* [Given problem]: Pick up the liability clause below after its final sentence and keep writing it in the same style.

Irrespective of legal grounds, our liability for compensation for damages or futile expenses shall be in accordance with the following regulations:

  1. a) We shall bear liability in accordance with the statutory regulations in the event of intent and gross negligence, claims in accordance with the German Product Liability Act, the provision of a warranty for the quality of a work performance or purchased item, fraudulent concealment of a defect in a work performance or purchased item, and in the event of loss of life, bodily injuries or damage to health (also solely through negligence).
  2. b) In the event of simple negligence, we shall bear liability only if a material contractual obligation has been breached. In this case, liability shall be limited to the typical, foreseeable damage. This shall also apply to damage that occurs during our delay.

* [Records]:

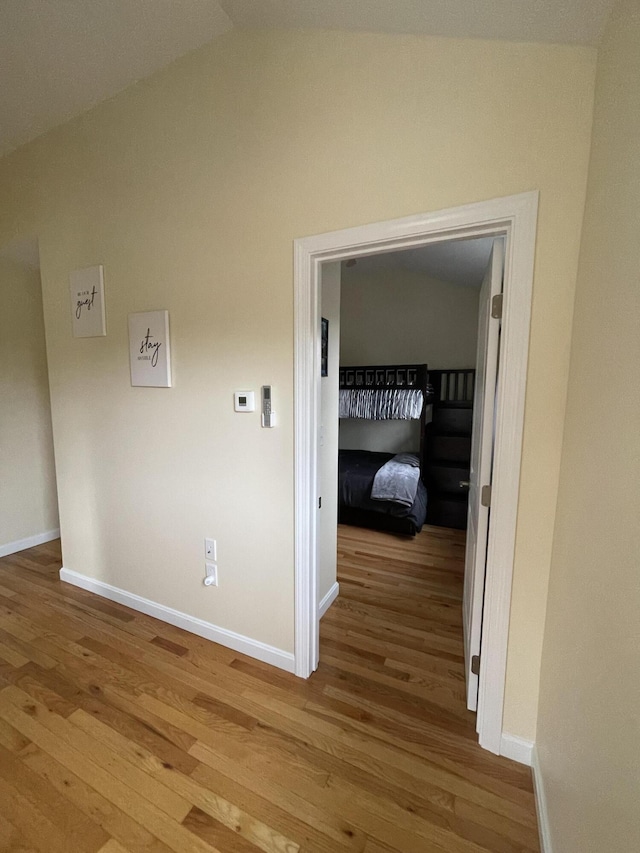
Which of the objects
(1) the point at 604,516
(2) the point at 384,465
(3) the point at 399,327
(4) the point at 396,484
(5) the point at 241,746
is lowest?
(5) the point at 241,746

* [Result for this exercise]:
  3. c) If goods are produced by us for the orderer and supplied to the orderer, these goods shall be based on the technical specifications set out by the orderer subject to consideration of the operating conditions stated by the orderer. The orderer is aware that using the goods outside of the technical series production specifications or outside of the specifications agreed in the individual case is unsafe and can lead to personal injury and property damage. Use of the goods outside of the operating conditions familiar to us shall therefore necessitate prior coordination between the parties. In this respect, the orderer shall indemnify us against any liability for personal injury, property damage or financial loss caused by goods that are used for purposes that were not known to us prior to contract completion. This exclusion of liability particularly refers to possible legal claims arising as a result of defectiveness, positive violation of a contractual duty and tort.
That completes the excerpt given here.